5 minute read
Traveling this weekend, I realized there are gatekeepers of two types: those that are people, and those that are software. Both are everywhere, guarding our access to valuable assets and granting permission to those who are qualified. That TSA agent is a gatekeeper, and so is the software check that happens when she scans my passport. Either has the power to accept or deny my request to board my flight, and either result has myriad follow-on effects.
In that way, your company’s production development environment can be a lot like airport security. With the exception of the smallest startups and projects, every company has human and software gatekeepers controlling which changes can be shipped to production, when.
On the human side, instead of the TSA agent there’s the QA engineer. Our airport analogy is helpful because we’re all familiar with the flaws in human gatekeepers when confronted with too much traffic: long lines, missed flights, and frustrated travellers. In a software company a similar cascade can occur: long waits and fierce competition for QA resources, missed release deadlines, and a crawling product development cadence.
In the software world though, we have the opportunity to improve this process, through the use of automation and better software delivery techniques.

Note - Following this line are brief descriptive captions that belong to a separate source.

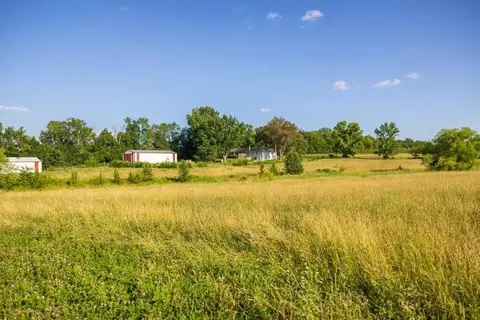 Exterior - 4900 E 187th St, Belton, MO 64012 photo 1 of 18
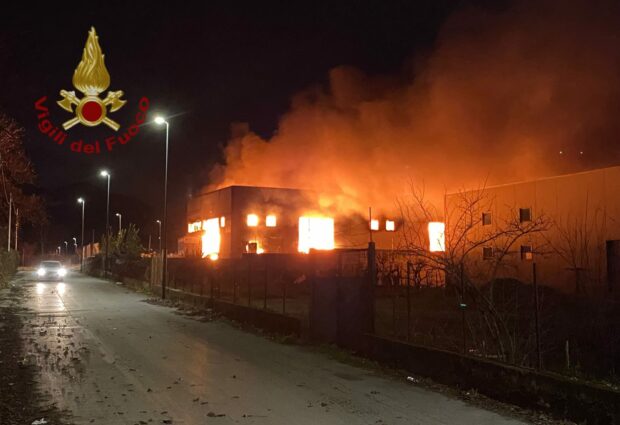 Vasto incendio in un capannone industriale a Sperone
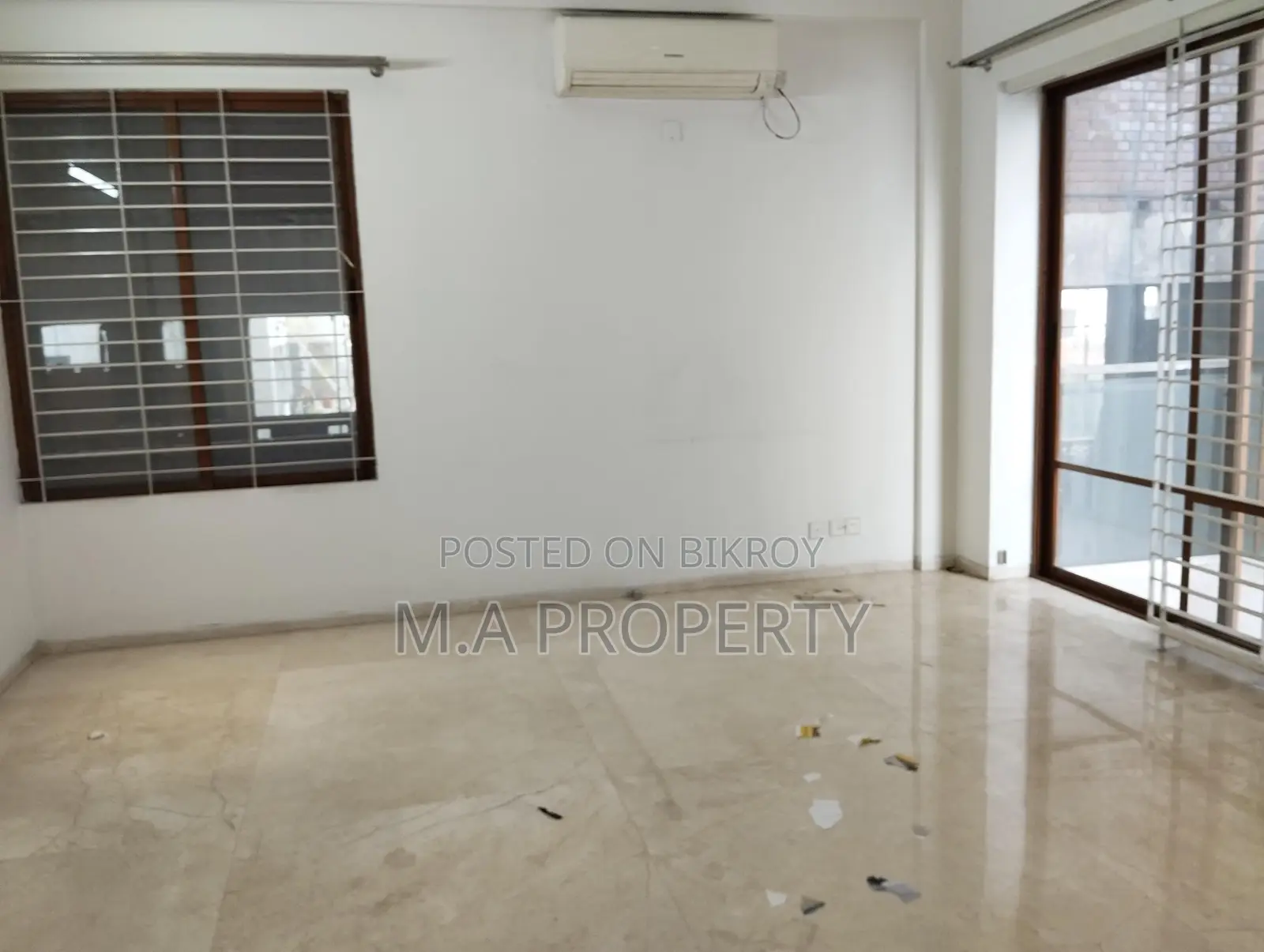 3000SFT 4BED SEMI-FURNISHED FLAT RENT IN BARIDHARA DIPLOMATIC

Making Better Use of QA than ‘Validating Releases’
Don’t get me wrong; QA engineers are incredibly important. Our first backend developer was a QA engineer. However, he takes on a different role at Split, acting not as a gatekeeper for feature development, but a creative engineer for customer experience quality. He’s able to do this because we rely on software to be our gatekeeper.

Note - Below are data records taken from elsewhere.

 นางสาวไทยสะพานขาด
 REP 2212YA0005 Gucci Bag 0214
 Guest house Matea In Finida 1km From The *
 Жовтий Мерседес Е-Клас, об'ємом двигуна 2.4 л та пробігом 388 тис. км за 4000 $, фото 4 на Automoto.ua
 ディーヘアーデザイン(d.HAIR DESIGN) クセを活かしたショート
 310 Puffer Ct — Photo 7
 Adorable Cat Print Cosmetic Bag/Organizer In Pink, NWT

I first experienced this difference in human vs software gatekeeping during my time at LinkedIn. When I joined, software delivery was painfully slow; every release had to be certified by a large QA team. By the time I left, we were releasing software multiple times a day, with QA enabling releases instead of gatekeeping them.
From Branches to Flags
How did we achieve this transition? A fundamental change in the way we delivered software: moving from feature branching to feature flagging (also known as feature toggles, feature switches, or feature flippers).
Feature branching is the idea that every feature be developed on its own long-lived branch. We call this branch ‘long lived’, because it exists for the entire lifecycle of the feature’s development and isn’t merged into main/trunk until QA has validated the finished branch in an integration environment. The whole process can take weeks or months, and after it’s merged back in the QA team still has to validate the entire release in a staging environment before the trunk is promoted to production. Only at this point is the feature live for customers.

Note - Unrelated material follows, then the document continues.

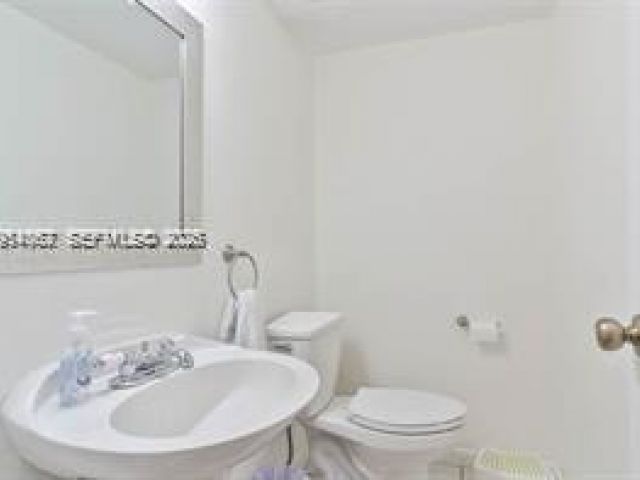 Дом в аренду по адресу 12152 SW 49th Ct - фото 7430446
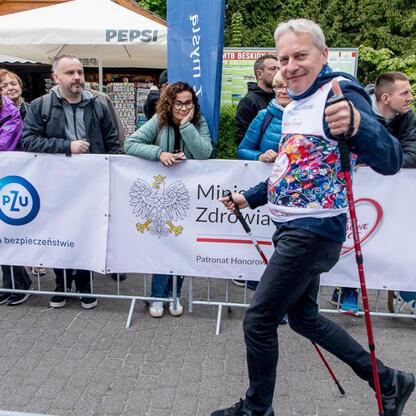 Na 26. Bieg po Nowe Życie marszałek Wojciech Saługa wyrusza z kijem, podtrzymując ducha uczestników. (wygenerowano przez AI)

The biggest benefit of this approach is its allowance for isolated development. This isolation comes at a steep cost though: competition for QA resources among developers and delayed integration dramatically slows down your software delivery cadence.
The alternative is feature flags: features built on ‘short-lived’ branches. These branches are merged daily into the trunk, which is then periodically deployed to production; your feature is technically in production within days of starting development, even if it’s unfinished. The key is that the feature is behind a flag, which controls access to it for each user—a software gatekeeper. By changing the flag’s configuration, you can make the feature inaccessible to every customer (also known as a dark launch), make it available to internal employees, grant access to beta customers when the time is right, or randomly deliver it to a percentage of your customers to test it out.
By releasing your features early, targeted to only the right groups of people, you can gain valuable feedback and iterate quickly on it, resulting in more productive development, or even just abandoning ideas that don’t seem to be working out before they drain more of your resources.
Enabling Experience-focused QA
In this model, the feature flag does the gatekeeping, not the QA team. If a problem happens, the feature can be turned off via the flag. This leaves the QA team to instead focus on building automation software to detect problems, software that can continually be running checks to ensure your customers are receiving the best possible experience. That’s what our QA organization spends time on here at Split.
All of this doesn’t mean that feature flags are a panacea—some changes will never be appropriate for flagging, like backward-incompatible database schema changes. For those, branching is still a valuable and useful approach. But for most discrete features being developed in software today, feature flags offer an unprecedented opportunity for precise control with a much greater speed of development, for individual engineers and the entire team.